Orientalis akomodasionis lebih bersikap hati-hati, kekhawatiran, dan rasa takut dengan melihat realitas Islam politik yang tidak bisa di bendung lagi dengan sikap kasar dan keras. Sebab itu sikap inklusif dan sok bersahabat dengan Negara-negara Islam yang se- ide dengan Ameriak harus dirangkul dan diayomi. Sehingga tidak terkesan bahwa AS bermusuhan secara langsung dengan aktivis gerakan-gerakan Islam. Biarkan gerakan gerakan Islam poltik itu berhadapan dengan pemerintah eksekutif negara Islam itu sendiri.

Kesimpulan

Rekomendasi dari kedua kubu diatas membuat pemerintah Ekskutif AS semakin mudah mengambil kebijakan tapi terkesan ambigu dalam menghadapi Islam Politik di Negara-negar Islam. Jika Negara-negara Islam yang mau mengikuti keinginan dan sesuai dengan kepentingan Amerika seperti Mesir, Indoneisia, Arab Saudi, Afganistan, Turki, Malaysia dan lainnya. Maka AS mengikuti rekomendasi orientalis akomodasionis. Akan tetapi, jika gerakan Islam politik di negara- Negara Islam yang tidak sesuai dengan keinginan dan kebijakan politik Amerika dan sekutunya, maka rekomendasi orintalis konfrontasionalis sebagai penentu kebijakan terhadap Islam politik. Seperti yang terjadi pada Palestina, Irak, Afganistan, Iran, Syiria dan lain-lain.

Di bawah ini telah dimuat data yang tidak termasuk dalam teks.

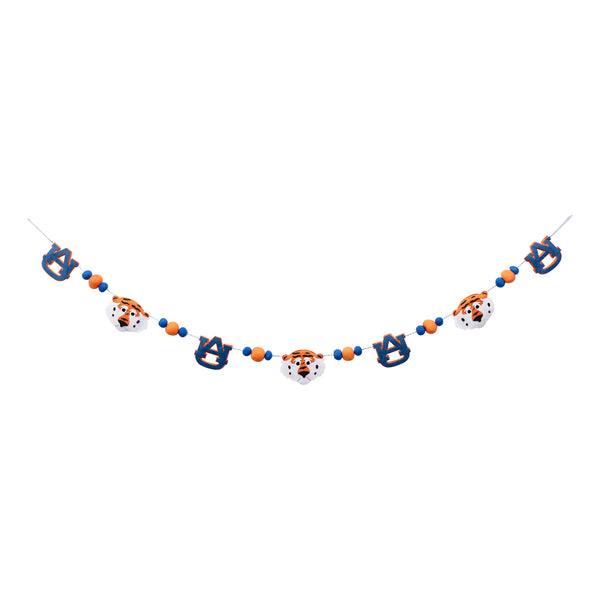 War Eagle Pennant Banner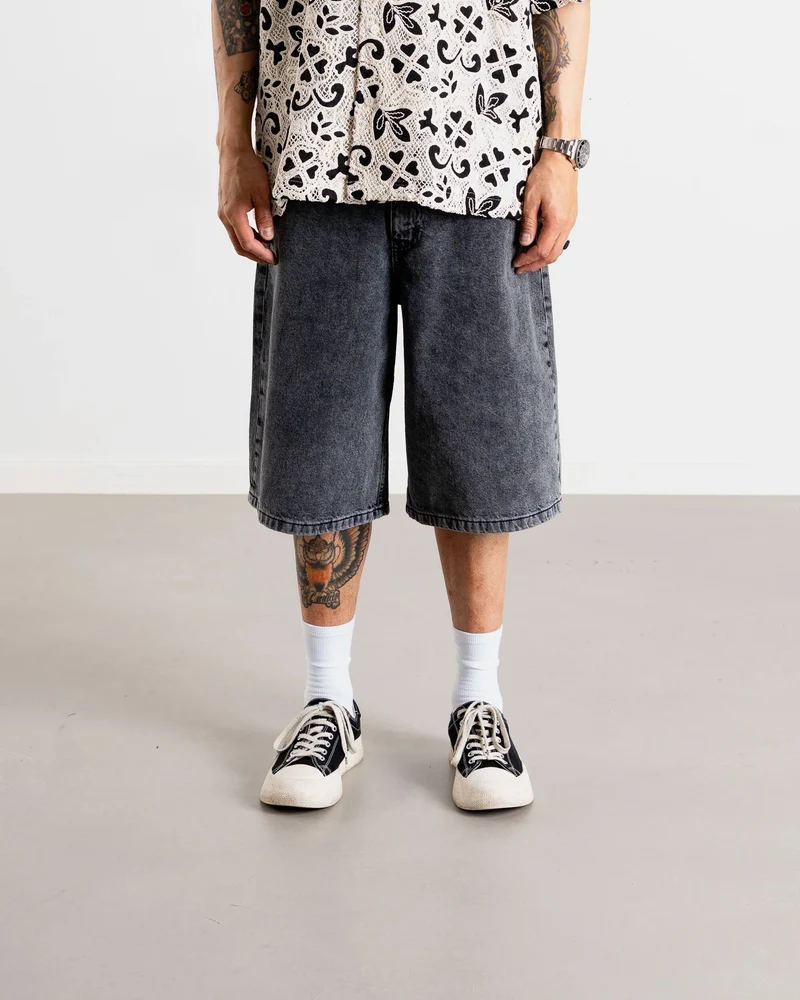 Yuto Shorts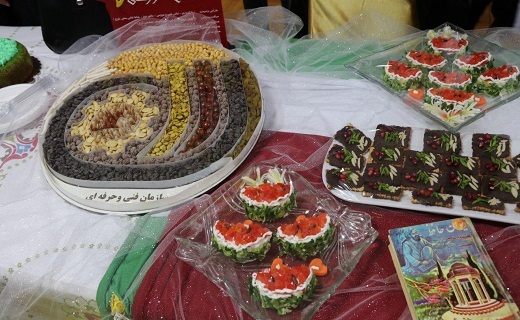 آیین بلندترین شب سال درسیستان وبلوچستان آیین بلندترین شب سال درسیستان وبلوچستان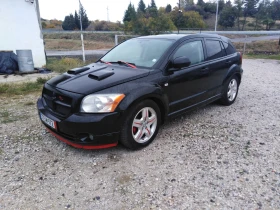 Dodge Caliber 2.0TDI/ 140к.с. /VW мотор - 4900 лв. / 2505.33 € - 64718176 3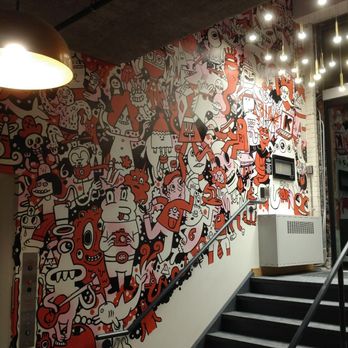 WeWork - Shared Office Spaces Near Me - Toronto, Ontario
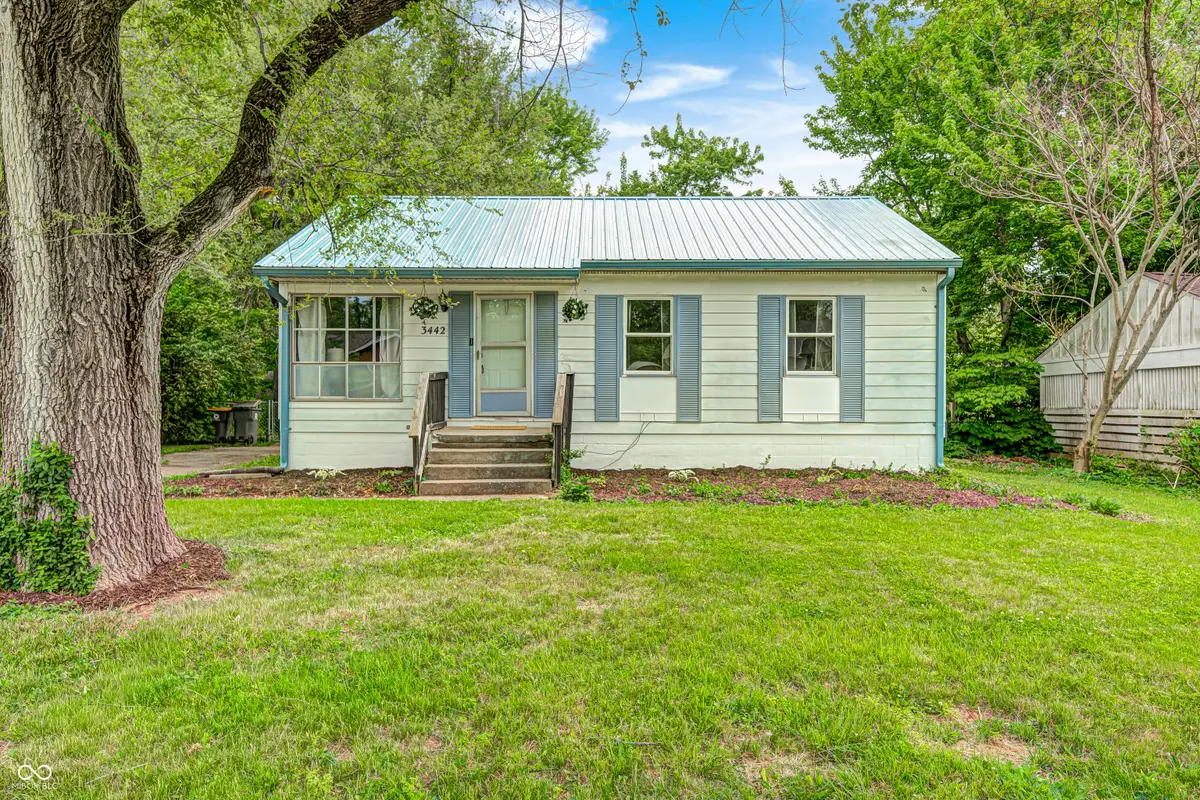 3442 N Valleyview Drive, Bloomington, IN 47404 - #1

Jadi apapun rekomendasi dari orientalis Barat, baik konfrontasionalis maupun akomodsionis, keduanya mengarah kepada kepentingan dan kestabilan masa depan peradaban Barat. Sekaligus permusushan terhadap islam sebagai Rival politik, ekonomi, ideology, dan peradaban masa depan.

Fawaz A. Gerges yang menilai bahwa Konfrontasionalis adalah “idealis Radikal” dan akomodasionis disebut sebagai “Idealis toleran” “lambat tapi pasti”. Tapi perlu disadari bahwa sebab munculnya rekomendasi dari kedua kubu tersebut karena kebimbangan, rasa takut, dan kekhawatiran terhadap perkembangan Islam dan gerakan Islam politik di negara yang bermayoritas Muslim.

Hal yang senada juga di ungkapkan oleh Dr. Yusuf Al qordhowi dalam bukunya A`dau Al Hally Al Islamy, bahwa anti-tesa Barat terhadap Gerakan Islam, Undanga-undang Islam, aktivis-aktivis Islam di dilumpuhkannya dengan berbagaimacam cara, baik secara konfrontatif maupun akomodatif.